Earnings Summary Three Months Six Months Ended June 30 Ended June 30 Millions of Dollars 2005 2004 2005 2004 Income From Continuing Operations - By Major Operating Area(1),(2) Upstream - Exploration and Production $2,772 $2,964 $5,151 $4,938 Downstream - Refining, Marketing and 976 1,044 1,385 1,684 Transportation Chemicals 84 59 221 133 All Other (148) 39 (396) (98) Total 3,684 4,106 6,361 6,657 Income From Discontinued Operations - Upstream - 19 - 30 Net Income(1),(2) $3,684 $4,125 $6,361 $6,687 (1)Includes foreign currency effects $54 $45 $33 $2 (2)Includes income from special items $ - $585 $ - $530
"Earnings were strong in the second quarter," said Chairman and CEO Dave O'Reilly, "despite some refinery downtime for maintenance and repairs. Strategically, we continued to advance our major initiatives in the period, including several projects aimed at commercializing our large international gas resource base."

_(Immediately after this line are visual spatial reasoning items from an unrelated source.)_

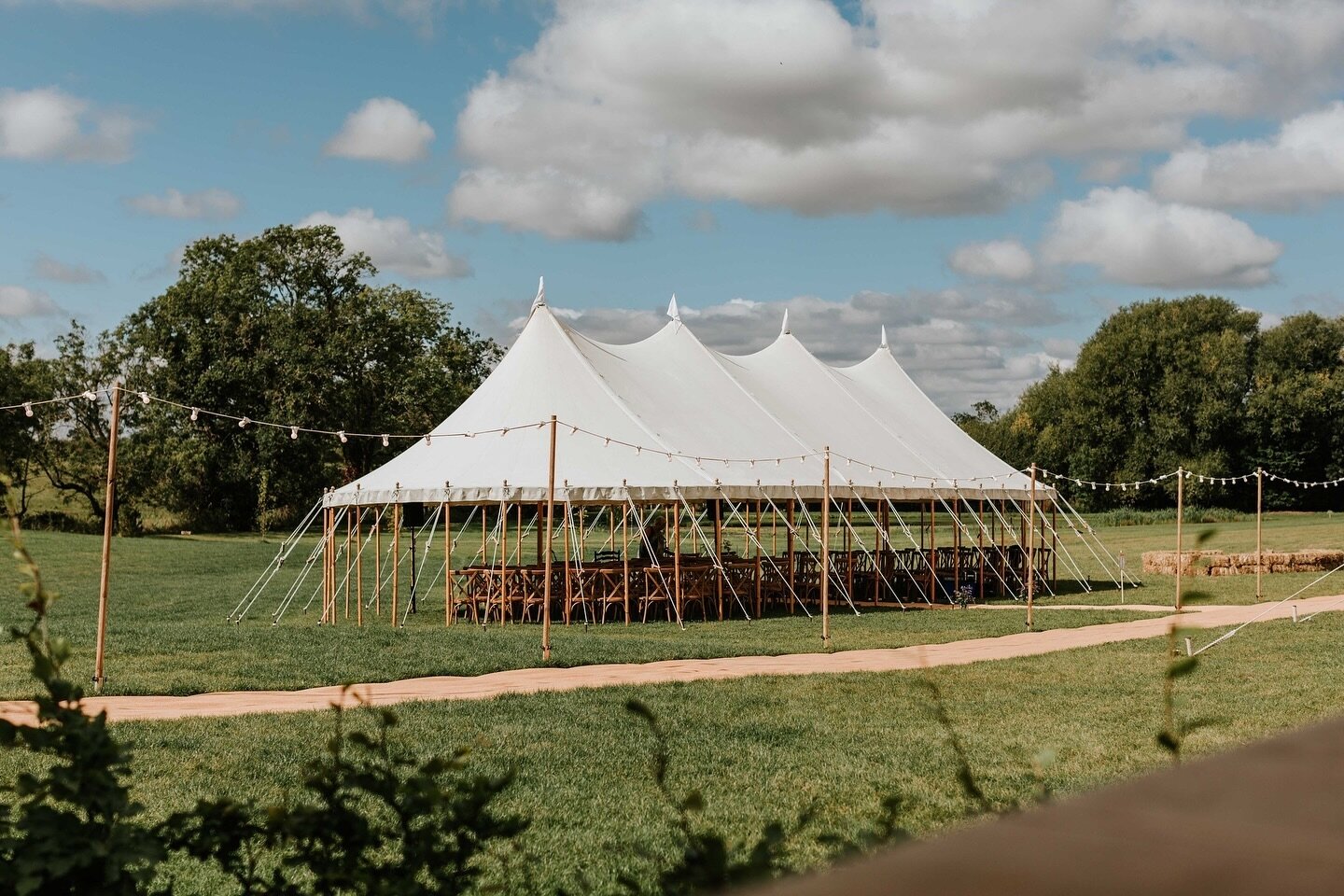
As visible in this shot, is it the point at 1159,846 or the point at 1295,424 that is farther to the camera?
the point at 1295,424

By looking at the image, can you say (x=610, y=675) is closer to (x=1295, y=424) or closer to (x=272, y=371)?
(x=272, y=371)

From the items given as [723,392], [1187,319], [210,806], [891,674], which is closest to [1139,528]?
[1187,319]

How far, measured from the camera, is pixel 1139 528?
51188 millimetres

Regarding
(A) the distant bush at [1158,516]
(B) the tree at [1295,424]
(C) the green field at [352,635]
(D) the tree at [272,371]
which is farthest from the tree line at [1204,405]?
(C) the green field at [352,635]

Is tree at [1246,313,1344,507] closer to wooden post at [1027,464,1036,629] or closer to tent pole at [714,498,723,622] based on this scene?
wooden post at [1027,464,1036,629]

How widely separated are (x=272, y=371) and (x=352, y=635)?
3111 centimetres

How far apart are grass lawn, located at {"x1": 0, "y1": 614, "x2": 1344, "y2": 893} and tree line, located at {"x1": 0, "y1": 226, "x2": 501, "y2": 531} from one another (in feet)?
109

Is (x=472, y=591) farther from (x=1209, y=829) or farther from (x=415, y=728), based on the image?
(x=1209, y=829)

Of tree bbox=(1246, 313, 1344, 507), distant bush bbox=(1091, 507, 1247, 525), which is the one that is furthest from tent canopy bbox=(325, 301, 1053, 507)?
tree bbox=(1246, 313, 1344, 507)

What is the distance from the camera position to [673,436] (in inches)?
790

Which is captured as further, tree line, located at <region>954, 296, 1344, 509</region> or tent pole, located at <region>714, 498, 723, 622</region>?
tree line, located at <region>954, 296, 1344, 509</region>

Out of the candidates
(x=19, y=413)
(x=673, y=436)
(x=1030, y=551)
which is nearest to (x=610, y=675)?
(x=673, y=436)

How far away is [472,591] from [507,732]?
419 inches

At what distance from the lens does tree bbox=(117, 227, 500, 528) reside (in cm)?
4312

O'Reilly said upstream earnings of $2.8 billion in the second quarter were higher than a year ago, absent the effect of a special-item gain in the 2004 period, as prices increased for both crude oil and natural gas. Downstream profits of approximately $1 billion, while up significantly from the 2005 first quarter, were off about 7 percent from the year-earlier period due mainly to the refinery downtime.
"On the strength of our earnings for the past 12 months, we attained a 24 percent return on capital employed for the period," O'Reilly added. "By the halfway mark of this year, we had further improved our already-strong financial position. Our debt ratio stood at 19 percent, and our cash and marketable securities balance totaled more than $13 billion, up nearly $3 billion from the beginning of the year."
O'Reilly said the company had also purchased more than $1.5 billion of its common shares in the open market during the first half of 2005, including more than $800 million in the second quarter. Combined with repurchases last year, the company has acquired $3.6 billion in shares as part of a $5 billion buyback program initiated in April 2004.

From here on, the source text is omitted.